Member Since: 17 Nov 2014
Location: south
Posts: 3127

United Kingdom 2008 Defender 90 Puma 2.4 CSW Bonatti Grey
Yes, I’ve worked on a few others...

I was one of a small team of people that helped the Swedish firm Scania, develop their OG9 engined gas bus.

These engines were straight out of the box, very little run/test times had been done at the factory,
Reading busses were being used as a test mule.
We knew very little about the gas engines only that they used an older proven 5cyl 9ltr Diesel block,
The rest was experimental!



Click image to enlarge




We were in direct communication with a team in Sweden, and ADL, who could “talk to the busses”
Through the ECUs and BCUs remotely, we were on the workshop floor dealing with faults as they would arise,
reporting back to them, and they would adjust the ECUs and BCUs as required, changing fuel/ air mix, gas pressures etc,
It was mind boggling as to what you could do regarding making them run!

I worked out of a Scania depot, but was based in Reading busses for months while the engines were being tested,

One major problem being the the shear heat they would generate in city centre conditions,
It was a weekly occurrence that at least 4-5 exhaust valves would burn out, it was recorded that head temps were reaching the same temp as an acetylene flame.

This meant all 5 separate heads came off, and a top end rebuild was carried out to the tune of £10,000 per engine!
New hardened valves were made in Sweden and sent over, valve seats were super hardened to take the higher temps,
The heads alone were £1500 each to replace, I had a van full of the things at one point,
With 20 busses in the fleet, we could of easily done the last few blindfolded!

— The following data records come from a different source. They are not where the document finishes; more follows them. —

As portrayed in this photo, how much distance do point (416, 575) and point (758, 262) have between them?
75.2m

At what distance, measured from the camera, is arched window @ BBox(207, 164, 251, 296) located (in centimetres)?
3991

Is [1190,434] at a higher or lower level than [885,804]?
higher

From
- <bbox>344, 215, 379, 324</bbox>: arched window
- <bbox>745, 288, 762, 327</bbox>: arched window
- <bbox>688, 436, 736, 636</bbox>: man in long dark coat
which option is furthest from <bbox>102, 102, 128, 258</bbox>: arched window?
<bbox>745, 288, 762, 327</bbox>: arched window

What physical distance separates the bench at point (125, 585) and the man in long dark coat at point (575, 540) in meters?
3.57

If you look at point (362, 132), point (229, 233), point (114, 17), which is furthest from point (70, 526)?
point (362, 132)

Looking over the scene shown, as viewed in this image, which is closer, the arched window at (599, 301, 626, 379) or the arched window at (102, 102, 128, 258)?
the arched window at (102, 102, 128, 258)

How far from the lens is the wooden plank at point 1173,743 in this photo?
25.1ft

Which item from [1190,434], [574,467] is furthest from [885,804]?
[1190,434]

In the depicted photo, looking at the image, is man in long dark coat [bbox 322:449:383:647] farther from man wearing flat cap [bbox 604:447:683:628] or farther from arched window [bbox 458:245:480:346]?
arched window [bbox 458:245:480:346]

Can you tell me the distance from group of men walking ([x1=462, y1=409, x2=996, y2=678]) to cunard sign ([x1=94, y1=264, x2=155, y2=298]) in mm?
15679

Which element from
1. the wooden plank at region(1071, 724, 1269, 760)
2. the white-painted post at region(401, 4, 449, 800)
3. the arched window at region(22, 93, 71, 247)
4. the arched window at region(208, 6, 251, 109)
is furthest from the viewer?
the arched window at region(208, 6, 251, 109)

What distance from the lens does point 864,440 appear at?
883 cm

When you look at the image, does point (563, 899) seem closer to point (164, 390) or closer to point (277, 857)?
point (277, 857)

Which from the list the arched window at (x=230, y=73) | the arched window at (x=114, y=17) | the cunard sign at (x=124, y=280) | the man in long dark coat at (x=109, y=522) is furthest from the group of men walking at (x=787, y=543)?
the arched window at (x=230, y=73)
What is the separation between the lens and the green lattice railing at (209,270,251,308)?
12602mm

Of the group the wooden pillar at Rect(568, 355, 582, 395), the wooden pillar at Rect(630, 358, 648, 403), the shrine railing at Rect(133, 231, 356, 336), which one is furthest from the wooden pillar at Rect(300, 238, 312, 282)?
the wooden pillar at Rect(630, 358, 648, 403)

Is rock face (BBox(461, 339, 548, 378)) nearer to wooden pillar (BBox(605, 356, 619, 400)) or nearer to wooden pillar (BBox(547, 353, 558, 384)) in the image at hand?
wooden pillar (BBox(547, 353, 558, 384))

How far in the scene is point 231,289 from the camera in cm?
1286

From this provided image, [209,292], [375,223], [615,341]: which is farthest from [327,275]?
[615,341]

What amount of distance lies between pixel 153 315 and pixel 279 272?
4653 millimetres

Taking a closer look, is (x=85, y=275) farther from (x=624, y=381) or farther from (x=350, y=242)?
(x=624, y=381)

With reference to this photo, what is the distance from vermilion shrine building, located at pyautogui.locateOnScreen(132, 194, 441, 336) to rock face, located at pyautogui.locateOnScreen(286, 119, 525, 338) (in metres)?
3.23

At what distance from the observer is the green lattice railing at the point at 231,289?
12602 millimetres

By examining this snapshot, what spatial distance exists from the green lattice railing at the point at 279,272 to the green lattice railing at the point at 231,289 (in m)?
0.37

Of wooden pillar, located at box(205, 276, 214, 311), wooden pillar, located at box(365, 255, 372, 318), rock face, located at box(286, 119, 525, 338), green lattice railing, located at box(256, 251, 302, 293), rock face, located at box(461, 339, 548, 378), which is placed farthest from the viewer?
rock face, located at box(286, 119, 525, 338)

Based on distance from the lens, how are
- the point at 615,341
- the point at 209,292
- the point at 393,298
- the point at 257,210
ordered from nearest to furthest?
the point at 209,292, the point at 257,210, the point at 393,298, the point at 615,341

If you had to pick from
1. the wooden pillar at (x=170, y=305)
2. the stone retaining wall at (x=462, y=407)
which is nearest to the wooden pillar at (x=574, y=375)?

It’s a pitty I don’t have my old phone, as I had lots of photos of a full engine strip down/top end strip downs,
Which was something to behold.
It would make the Puma engine look like a small truck compressor!

In 2008/9 The first fleet of 15 methane busses we had to convert them back to Diesel, as they were so temperamental,
Running at only 4mpg the plug was pulled, and Scania had to go back to the drawing board.
That was a major campaign, the work involved was incredible!

Have a look here, I’m proud to say I had quite a bit to do with this engine Very Happy
It’s going back a few years now....

https://cbwmagazine.com/first-scania-adl-g...o-reading/

I now work on large and small plant in the Arb industry,
I agree the internal workings of a Puma engine isn’t anything special,
But A majority of the good folk on here will probably never see the internal workings of their motor?
Which is why I started this thread.... Wink

Never liked the Subaru engine, always sounds like it’s got a misfire! Whistle 80" 80" 86" 88" 90"

Wanted, Forward Control Anything considered.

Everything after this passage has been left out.